Task objective = Below are several entries. Transcribe exactly those lines that fall from the one with "Un CDR en Copenhague, Dinamarca" through the one with "Dán màn Sony", end lines included.

Data for analysis =
►

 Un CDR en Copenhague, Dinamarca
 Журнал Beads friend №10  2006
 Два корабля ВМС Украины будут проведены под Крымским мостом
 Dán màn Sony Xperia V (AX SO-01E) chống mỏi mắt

◄
►

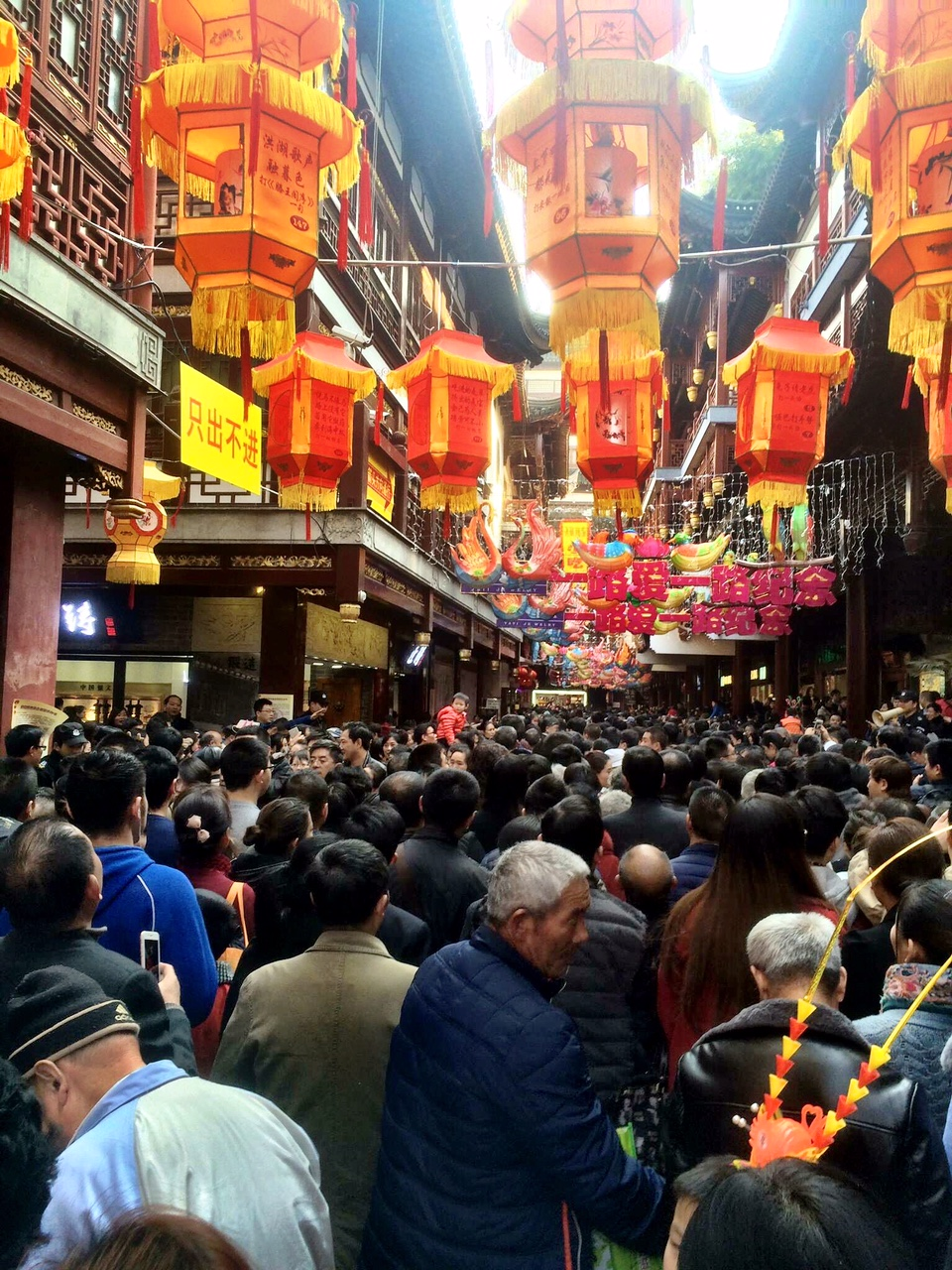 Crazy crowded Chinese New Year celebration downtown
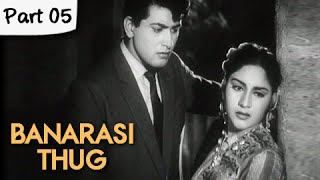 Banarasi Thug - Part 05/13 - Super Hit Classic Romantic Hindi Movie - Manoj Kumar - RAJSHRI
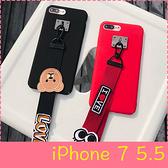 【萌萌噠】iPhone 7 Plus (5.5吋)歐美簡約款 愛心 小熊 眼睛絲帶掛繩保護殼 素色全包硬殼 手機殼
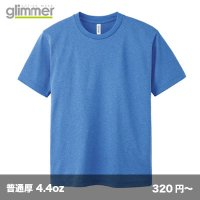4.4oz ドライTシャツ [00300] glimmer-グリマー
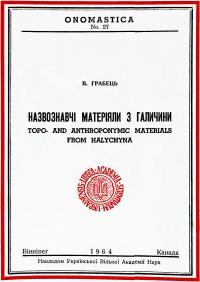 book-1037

◄

Reply to the exercise =
 Un CDR en Copenhague, Dinamarca
 Журнал Beads friend №10  2006
 Два корабля ВМС Украины будут проведены под Крымским мостом
 Dán màn Sony Xperia V (AX SO-01E) chống mỏi mắt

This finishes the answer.